Pearl Jam: Dark Matter cover art.

It’s impossible to approach a new Pearl Jam album without pausing to think of the entire scene that they came from. Since their last release, 2020’s Gigaton, we’ve lost Screaming Trees frontman Mark Lanegan, following the tragic demise of Kurt Cobain, Layne Staley, Chris Cornell and Scott Weiland, making Eddie Vedder the last of the big-name male grunge singers standing. He always seemed the most outside of the Seattle insiders group, though, less cursed with the lure of addiction or having skin just a layer too thin to cope with the pressures of fame and the world at large. There were always punk ethics in their dealings with the rock machine, yes, but Pearl Jam were unashamedly stadium-ready from day one, which could well be the secret to their longevity. 

More than three decades in, Dark Matter finds them retracing their footsteps, with producer Andrew Watt (who recently worked with the Rolling Stones – a band with even more history – on their comeback album Hackney Diamonds) encouraging them to revisit and reevaluate the fiery, histrionic, dramatic works from their earliest and most loved albums: Ten, Vs and Vitalogy

It’s all there from the instantly recognisable opening jangle of Scared Of Fear, drummer Matt Cameron giving it that familiar colossal wallop to shock the whole thing into life, Vedder, in fine voice, looking back on the idealistic – yet often acerbic – scene that spawned them and acknowledging the loss and the pain the era left in its wake. It’s the essence of Pearl Jam bottled, shook up and uncorked, with Mike McCready’s Catherine wheel of guitar licks hogging attention unapologetically.

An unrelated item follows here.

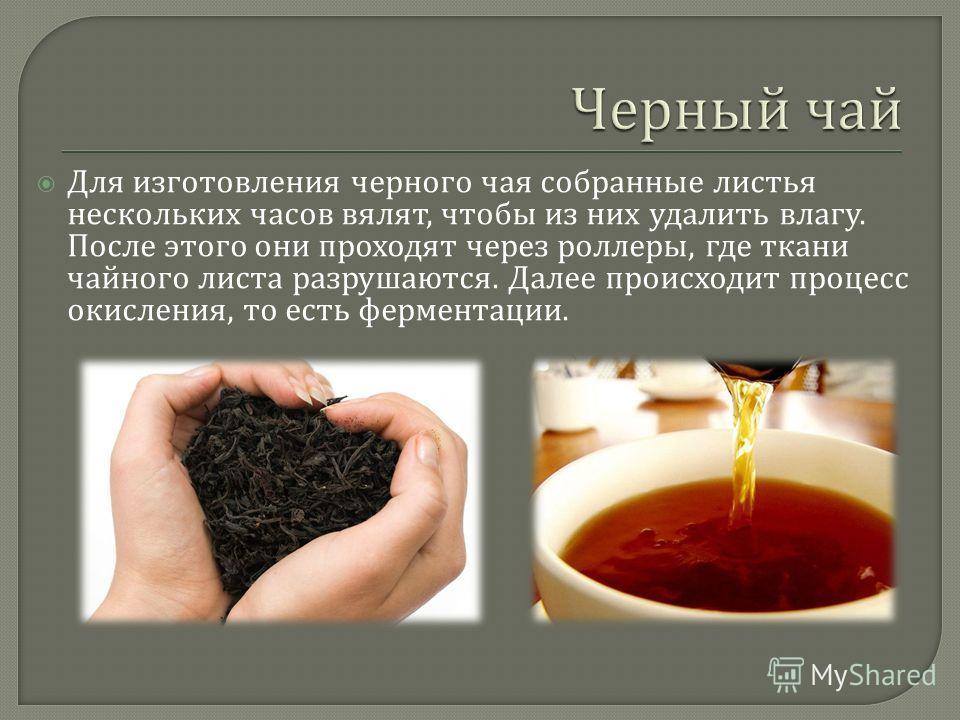 Для изготовления черного чая собранные листья нескольких часов вялят, чтобы из них удалить влагу. После этого они проходят через роллеры, где ткани чайного листа разрушаются. Далее происходит процесс окисления, то есть ферментации.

The personal-approach flip-side to the clatter of Scared Of Fear comes in the shape of Something Special, probably the band’s most openly sentimental song ever. A jaunty, Itchycoo Park of a musical amble, it finds the frontman offering fatherly advice, support and pure love to his young daughters. ‘We believe in you,’ he croons, setting the song up as their very own take on David Bowie’s Kooks, and somehow coming across as sweet rather than nauseating. 

Something Special, along with the catchy Wreckage – a tasteful, gentle classic rock confection that echoes Tom Petty’s melodicism, R.E.M.’s swooning mid-90s strings and even touches of Fast Car by Tracy Chapman – provide the more delicate strands of the record, the latter a much more upbeat sibling of Daughter from Vs (although the post-disaster lyrics paint an entirely darker picture). 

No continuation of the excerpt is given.